A skill injects context into the LLM's runtime memory, guiding it to return more precise results. It translates your workflows and knowledge into transferable instructions an agent can execute.

AI Context Module

An AI Context Module is a superset of a skill. It wraps one or more skills inside a module/ directory alongside additional assets:

my-project/
  module/                   # AI Module Directory
    AGENTS.md               # AI Main Spec
    commands/               # Assistant Commands
    mcps.json               # MCP Settings
    my-skill-A/             # Skill following agentskills.io
      SKILL.md
      scripts/
      reference/
      assets/
    my-skill-N/             # Another Skill
      SKILL.md
      scripts/
      reference/
      assets/

SKILLs are not everything. We also need MCP settings, agent personas, system prompts, commands, or custom bootstrap dependencies. The AI Context Module solves this by packaging an entire AI context - multiple skills plus all the supporting configuration - into a single distributable unit.

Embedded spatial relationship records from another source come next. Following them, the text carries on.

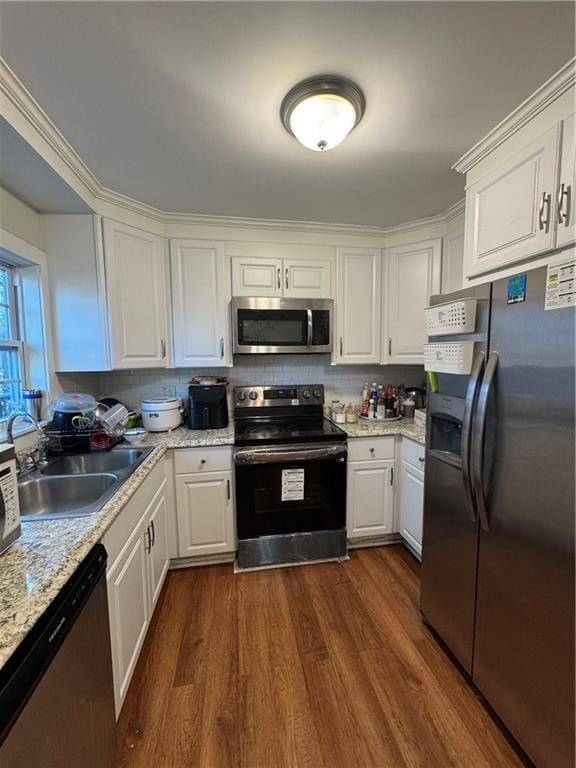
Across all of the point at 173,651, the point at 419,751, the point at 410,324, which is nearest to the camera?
the point at 419,751

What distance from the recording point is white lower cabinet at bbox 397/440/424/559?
2098 millimetres

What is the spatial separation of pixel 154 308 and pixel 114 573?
1618mm

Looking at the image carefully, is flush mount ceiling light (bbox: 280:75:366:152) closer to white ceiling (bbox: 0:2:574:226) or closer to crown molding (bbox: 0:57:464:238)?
white ceiling (bbox: 0:2:574:226)

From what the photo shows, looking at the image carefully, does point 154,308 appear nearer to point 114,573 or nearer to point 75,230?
point 75,230

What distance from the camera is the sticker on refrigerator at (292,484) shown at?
2.11 metres

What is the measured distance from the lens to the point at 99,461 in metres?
1.79

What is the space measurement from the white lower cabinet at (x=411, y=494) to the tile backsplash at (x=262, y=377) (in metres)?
0.78

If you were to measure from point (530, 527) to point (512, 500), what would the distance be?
9cm

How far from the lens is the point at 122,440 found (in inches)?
77.8

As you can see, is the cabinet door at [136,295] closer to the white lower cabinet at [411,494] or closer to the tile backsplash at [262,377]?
the tile backsplash at [262,377]

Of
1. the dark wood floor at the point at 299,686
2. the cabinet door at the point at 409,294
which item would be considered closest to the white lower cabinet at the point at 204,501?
the dark wood floor at the point at 299,686

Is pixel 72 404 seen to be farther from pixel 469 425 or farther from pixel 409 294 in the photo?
pixel 409 294

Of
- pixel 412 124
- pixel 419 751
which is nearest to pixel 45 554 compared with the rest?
pixel 419 751

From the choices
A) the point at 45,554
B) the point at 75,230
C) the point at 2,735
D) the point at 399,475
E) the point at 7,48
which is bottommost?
the point at 399,475
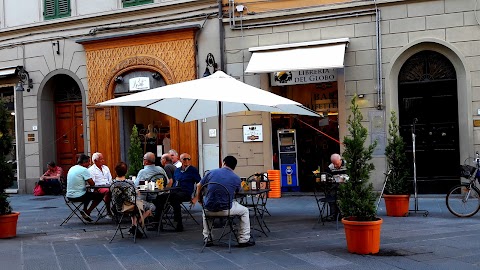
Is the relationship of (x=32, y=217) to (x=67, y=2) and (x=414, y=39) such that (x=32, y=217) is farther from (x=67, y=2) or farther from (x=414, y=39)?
(x=414, y=39)

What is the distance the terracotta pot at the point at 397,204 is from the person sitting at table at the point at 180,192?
3.52 m

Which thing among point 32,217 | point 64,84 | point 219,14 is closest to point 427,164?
point 219,14

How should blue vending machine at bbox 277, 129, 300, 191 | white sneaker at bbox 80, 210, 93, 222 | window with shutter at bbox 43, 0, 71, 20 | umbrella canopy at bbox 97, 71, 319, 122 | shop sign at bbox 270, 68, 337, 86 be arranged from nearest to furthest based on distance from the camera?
1. umbrella canopy at bbox 97, 71, 319, 122
2. white sneaker at bbox 80, 210, 93, 222
3. shop sign at bbox 270, 68, 337, 86
4. blue vending machine at bbox 277, 129, 300, 191
5. window with shutter at bbox 43, 0, 71, 20

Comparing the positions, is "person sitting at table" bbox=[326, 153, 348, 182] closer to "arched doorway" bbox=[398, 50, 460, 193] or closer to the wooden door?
"arched doorway" bbox=[398, 50, 460, 193]

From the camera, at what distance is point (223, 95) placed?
316 inches

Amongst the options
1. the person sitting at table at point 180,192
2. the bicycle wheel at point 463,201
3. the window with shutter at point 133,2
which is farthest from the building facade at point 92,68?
the bicycle wheel at point 463,201

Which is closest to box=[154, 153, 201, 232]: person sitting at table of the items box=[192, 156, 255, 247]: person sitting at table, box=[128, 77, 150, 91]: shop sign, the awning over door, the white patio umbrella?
the white patio umbrella

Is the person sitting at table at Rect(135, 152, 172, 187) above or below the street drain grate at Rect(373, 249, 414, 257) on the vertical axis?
above

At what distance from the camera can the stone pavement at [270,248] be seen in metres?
6.59

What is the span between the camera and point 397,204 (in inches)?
389

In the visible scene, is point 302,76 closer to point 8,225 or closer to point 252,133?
point 252,133

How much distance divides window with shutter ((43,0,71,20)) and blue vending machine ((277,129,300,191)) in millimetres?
7558

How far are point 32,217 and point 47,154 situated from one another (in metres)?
5.68

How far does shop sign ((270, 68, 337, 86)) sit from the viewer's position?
537 inches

AI Context Modules also solve the problem where a developer wants to integrate their codebase with AI context. A module can live inside a project, allowing skills to reference scripts, functions, or assets from the codebase itself. This is useful when you want to mix your codebase with agent knowledge - inheriting bootstrap scripts or utility functions into skills and commands. In this way, AI Context Modules extend skills to provide AI knowledge at a broader project level.

When to Use Each

Agent Skill AI Context Module
Use case Single focused capability (standalone or skill pack) Complete agent context
Contents SKILL.md + optional assets; or skills/ directory with multiple skills Multiple skills + AGENTS.md + commands + MCP
Standard AgentSkills.io Lola extension of the standard
Example A code review skill, or a pack of review + lint + test skills A full DevSecOps module with review, security, and compliance skills
Init Manual or future lola skill init lola mod init

See Installing Modules for more details.

AI as Code

The vision behind AI Context Modules is AI as Code: agent settings, MCP configurations, skills, and context dependencies - all managed as code, versioned, and distributable as packages. With Lola, your entire AI agent context tree can be deployed and shared across teams and tools.